*** SELECTED TEXT ***

Brussels (Brussels Morning) China’s President Xi Jinping held a three-way video conference with the leaders of Germany and France, Chancellor Angela Merkel and President Emmanuel Macron, expressing hope that China and Europe could expand cooperation in order to respond to global challenges together.
According to China’s state broadcaster CCTV, Xi also told Merkel and Macron that he hopes Europeans could play a more active role in world affairs, achieve strategic independence and provide a better environment for Chinese enterprise on the continent that would be fair, transparent and unbiased.
The meeting was also confirmed and briefly reported on by the Office of the German Chancellor, which issued a short release stating that the three leaders had discussed relations between the EU and China, as well as international trade, climate crisis, coronavirus pandemic and the world’s supply of vaccines.
Relations between China and the EU hit a low point this year, as Brussels slapped sanctions on Chinese officials and entities linked to suspected human rights abuses in China’s Xinjiang province, a move that was carried out in coordination with the UK.
When China reciprocated by imposing sanctions on a number of EU lawmakers, academics and institutions, the action was immediately condemned by the European Parliament. In a further escalation of tensions, the Parliament voted to halt the ratification of the EU-China investment deal.
The EU-China Comprehensive Agreement on Investment (CAI) was envisaged as a tool for improving trade and investments between the two sides, as well as for ensuring China would adhere to level-playing-field restrictions that would prevent Beijing from undermining competition by providing state assistance to its companies doing business with the Union.
US President Joe Biden previously expressed concerns that China is disrupting the rules-based world order. His views gained traction within NATO countries and the G7 group of world’s largest economies (excluding China). Despite being members of both groups, Merkel and Macron have reportedly argued for a middle-ground approach to China, one that would not isolate Beijing but would keep venues for cooperation open.

*** SUPPLIED MATERIAL ***

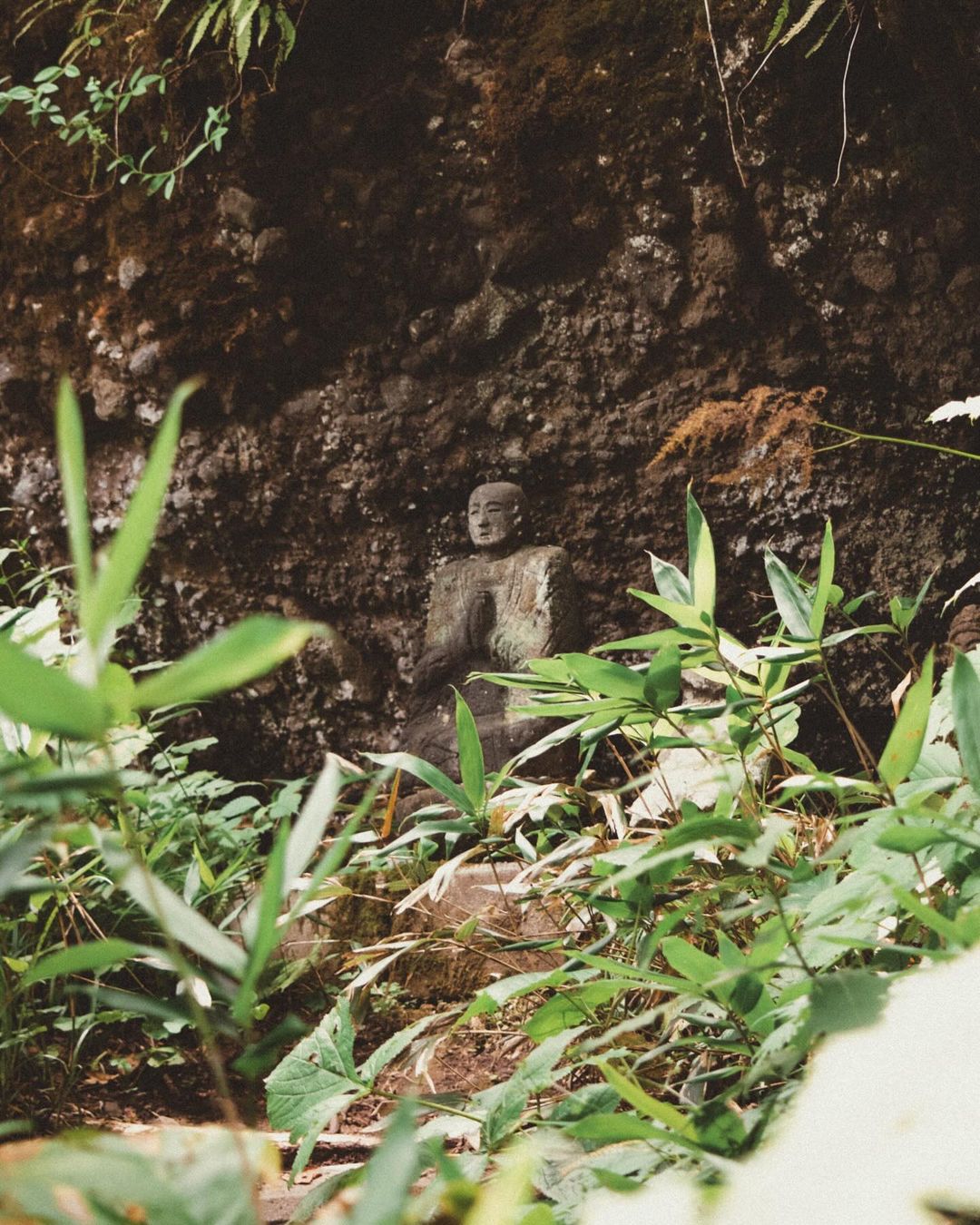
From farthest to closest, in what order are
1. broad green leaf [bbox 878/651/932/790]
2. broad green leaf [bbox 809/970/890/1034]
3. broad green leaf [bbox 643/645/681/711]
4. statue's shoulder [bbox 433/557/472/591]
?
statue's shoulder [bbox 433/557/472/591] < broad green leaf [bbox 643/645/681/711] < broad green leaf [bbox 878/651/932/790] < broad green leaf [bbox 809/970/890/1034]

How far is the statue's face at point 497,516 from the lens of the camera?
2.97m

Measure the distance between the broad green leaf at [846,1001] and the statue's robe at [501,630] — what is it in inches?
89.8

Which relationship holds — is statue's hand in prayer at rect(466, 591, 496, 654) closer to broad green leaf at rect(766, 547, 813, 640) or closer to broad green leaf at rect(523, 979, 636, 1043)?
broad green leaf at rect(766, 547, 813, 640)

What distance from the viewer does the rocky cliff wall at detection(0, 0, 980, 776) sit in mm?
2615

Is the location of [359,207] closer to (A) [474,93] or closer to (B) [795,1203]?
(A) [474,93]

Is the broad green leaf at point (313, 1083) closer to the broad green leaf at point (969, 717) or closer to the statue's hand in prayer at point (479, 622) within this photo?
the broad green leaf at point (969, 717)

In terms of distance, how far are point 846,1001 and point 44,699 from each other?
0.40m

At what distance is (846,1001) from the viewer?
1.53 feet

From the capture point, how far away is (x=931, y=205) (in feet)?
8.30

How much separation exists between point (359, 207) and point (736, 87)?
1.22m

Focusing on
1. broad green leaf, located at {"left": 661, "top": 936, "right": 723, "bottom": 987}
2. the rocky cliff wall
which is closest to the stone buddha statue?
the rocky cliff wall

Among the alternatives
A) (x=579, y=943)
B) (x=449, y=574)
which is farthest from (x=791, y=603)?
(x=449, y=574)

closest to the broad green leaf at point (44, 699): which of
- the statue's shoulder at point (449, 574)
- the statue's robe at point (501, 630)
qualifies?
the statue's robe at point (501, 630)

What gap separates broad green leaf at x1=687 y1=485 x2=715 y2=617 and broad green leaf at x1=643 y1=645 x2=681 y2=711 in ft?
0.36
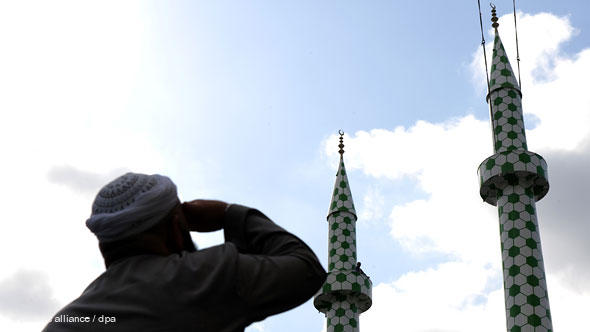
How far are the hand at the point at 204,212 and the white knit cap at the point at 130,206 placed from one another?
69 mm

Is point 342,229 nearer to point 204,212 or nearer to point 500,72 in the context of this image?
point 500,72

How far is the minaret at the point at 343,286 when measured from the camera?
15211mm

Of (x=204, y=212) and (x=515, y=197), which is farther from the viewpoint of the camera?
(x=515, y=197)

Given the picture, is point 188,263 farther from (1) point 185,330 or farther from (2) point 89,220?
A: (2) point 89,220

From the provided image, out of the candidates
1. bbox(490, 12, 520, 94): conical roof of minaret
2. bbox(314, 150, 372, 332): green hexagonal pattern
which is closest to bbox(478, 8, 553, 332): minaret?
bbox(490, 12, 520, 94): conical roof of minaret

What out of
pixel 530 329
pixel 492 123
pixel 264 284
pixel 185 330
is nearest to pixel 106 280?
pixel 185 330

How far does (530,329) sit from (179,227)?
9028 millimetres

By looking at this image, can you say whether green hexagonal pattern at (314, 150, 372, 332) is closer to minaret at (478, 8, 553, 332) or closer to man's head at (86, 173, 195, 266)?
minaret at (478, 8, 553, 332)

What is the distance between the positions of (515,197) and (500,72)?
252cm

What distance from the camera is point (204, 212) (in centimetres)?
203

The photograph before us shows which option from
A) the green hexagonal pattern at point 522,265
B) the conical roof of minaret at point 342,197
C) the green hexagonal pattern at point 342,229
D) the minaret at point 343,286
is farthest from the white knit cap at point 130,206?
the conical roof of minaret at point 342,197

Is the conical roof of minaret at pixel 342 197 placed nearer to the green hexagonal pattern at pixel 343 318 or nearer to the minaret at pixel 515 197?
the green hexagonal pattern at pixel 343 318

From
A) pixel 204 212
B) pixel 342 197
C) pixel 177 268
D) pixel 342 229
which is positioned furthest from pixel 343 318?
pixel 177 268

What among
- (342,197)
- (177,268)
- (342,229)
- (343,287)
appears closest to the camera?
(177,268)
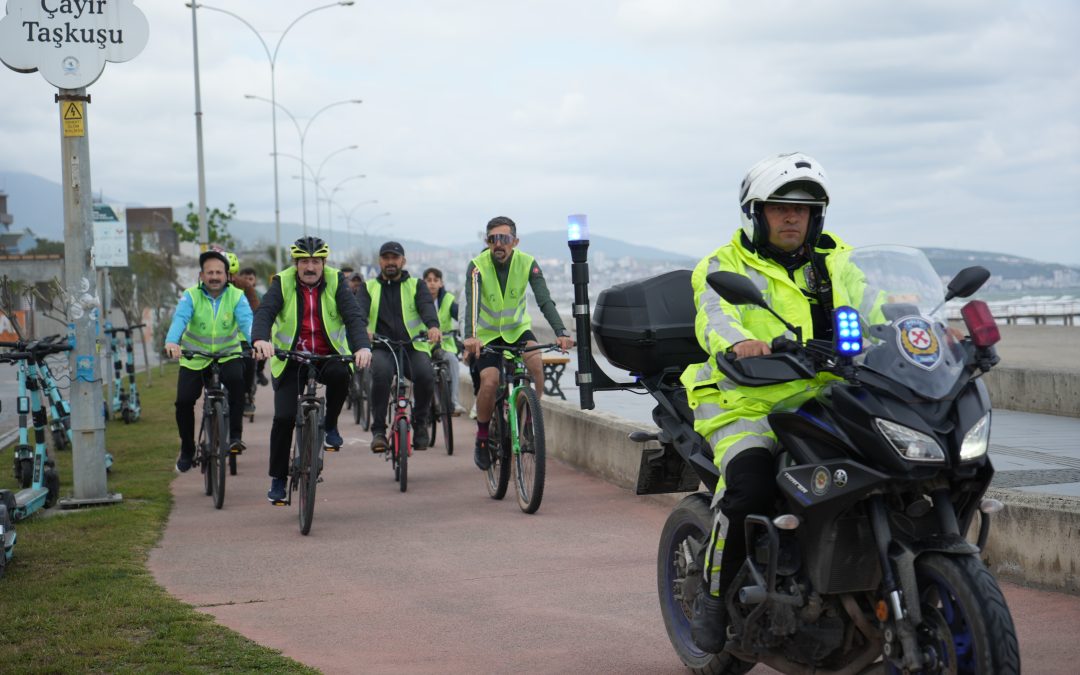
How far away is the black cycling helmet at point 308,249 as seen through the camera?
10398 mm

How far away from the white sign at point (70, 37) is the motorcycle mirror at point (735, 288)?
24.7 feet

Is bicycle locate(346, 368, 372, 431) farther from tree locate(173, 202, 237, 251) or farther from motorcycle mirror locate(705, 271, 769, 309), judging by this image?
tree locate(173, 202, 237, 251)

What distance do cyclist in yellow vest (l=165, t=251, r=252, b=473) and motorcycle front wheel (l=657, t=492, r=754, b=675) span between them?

***
*** SUPPLIED MATERIAL ***

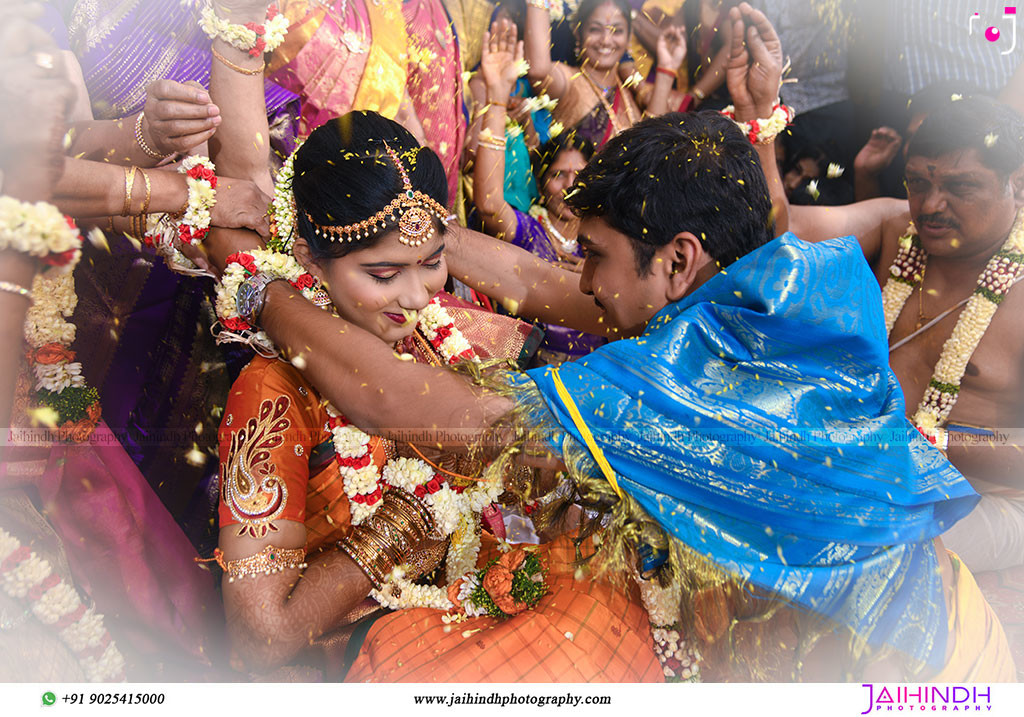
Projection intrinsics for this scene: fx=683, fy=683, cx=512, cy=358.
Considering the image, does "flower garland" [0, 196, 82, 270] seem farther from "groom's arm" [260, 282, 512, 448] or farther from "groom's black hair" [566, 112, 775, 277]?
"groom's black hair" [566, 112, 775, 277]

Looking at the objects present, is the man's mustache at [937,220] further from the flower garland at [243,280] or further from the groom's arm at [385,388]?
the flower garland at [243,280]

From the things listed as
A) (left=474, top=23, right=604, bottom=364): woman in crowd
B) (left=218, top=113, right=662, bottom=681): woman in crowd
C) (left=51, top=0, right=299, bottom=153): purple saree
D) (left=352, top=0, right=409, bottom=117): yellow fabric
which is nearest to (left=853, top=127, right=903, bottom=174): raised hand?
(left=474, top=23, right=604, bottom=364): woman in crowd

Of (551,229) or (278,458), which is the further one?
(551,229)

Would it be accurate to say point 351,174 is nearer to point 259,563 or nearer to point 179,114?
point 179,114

***
*** SUPPLIED MATERIAL ***

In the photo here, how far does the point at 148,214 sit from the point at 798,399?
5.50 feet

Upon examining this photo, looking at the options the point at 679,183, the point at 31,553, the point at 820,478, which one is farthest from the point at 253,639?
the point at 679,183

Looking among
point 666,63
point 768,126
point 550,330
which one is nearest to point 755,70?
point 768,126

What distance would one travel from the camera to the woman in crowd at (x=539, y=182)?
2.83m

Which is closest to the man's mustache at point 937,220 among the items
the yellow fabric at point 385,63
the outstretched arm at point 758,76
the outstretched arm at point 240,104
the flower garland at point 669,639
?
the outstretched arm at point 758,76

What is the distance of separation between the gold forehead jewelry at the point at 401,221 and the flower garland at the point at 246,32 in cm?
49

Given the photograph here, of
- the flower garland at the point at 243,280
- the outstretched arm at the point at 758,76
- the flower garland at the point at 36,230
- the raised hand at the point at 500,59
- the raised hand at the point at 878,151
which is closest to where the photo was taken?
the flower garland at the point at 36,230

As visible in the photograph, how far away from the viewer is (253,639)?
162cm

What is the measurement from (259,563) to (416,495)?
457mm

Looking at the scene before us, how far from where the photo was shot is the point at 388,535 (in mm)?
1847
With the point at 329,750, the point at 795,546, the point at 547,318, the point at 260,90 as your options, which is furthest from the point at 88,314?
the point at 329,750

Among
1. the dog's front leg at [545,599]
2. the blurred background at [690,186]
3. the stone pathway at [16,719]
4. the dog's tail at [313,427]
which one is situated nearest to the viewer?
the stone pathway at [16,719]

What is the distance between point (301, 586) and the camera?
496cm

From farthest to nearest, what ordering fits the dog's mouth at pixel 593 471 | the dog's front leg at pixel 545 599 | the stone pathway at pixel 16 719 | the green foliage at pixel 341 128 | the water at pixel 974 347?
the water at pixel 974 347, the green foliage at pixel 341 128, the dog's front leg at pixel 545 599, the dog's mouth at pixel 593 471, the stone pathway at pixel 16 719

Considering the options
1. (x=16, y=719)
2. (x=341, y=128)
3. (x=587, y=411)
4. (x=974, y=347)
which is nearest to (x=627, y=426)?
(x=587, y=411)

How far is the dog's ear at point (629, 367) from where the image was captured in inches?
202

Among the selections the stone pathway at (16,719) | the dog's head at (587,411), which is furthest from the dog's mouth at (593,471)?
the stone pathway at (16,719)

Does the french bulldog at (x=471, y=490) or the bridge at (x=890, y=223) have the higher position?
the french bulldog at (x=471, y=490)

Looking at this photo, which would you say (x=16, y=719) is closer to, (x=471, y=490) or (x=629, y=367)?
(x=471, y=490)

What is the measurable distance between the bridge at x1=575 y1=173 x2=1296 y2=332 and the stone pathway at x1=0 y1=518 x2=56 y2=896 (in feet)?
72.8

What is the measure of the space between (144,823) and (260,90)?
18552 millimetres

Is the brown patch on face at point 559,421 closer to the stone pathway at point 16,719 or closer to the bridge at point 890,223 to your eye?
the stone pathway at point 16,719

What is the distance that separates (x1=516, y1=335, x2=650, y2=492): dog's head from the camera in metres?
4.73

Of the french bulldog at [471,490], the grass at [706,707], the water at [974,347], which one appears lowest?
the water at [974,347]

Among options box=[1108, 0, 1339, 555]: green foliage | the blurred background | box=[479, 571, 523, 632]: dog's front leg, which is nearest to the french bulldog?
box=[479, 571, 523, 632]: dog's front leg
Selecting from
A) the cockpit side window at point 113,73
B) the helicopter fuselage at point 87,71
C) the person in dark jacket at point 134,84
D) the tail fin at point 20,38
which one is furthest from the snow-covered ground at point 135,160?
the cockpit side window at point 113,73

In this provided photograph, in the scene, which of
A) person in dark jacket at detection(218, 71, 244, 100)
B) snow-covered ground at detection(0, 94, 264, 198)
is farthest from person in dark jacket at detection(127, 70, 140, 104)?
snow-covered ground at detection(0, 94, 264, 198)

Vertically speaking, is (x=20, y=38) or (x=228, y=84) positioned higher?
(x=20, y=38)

***

> [WHAT IS NEEDED]
Using the article on the video conference between Xi, Merkel and Macron, answer briefly:
(a) Which state broadcaster reported what Xi told Merkel and Macron?
(b) With which country did Brussels coordinate its sanctions on Chinese officials and entities?
(c) What did the European Parliament vote to halt?
The recorded data are separate material and have no connection to the article.

> [ANSWER TO THIS TASK]
(a) CCTV
(b) The UK
(c) The ratification of the EU-China investment deal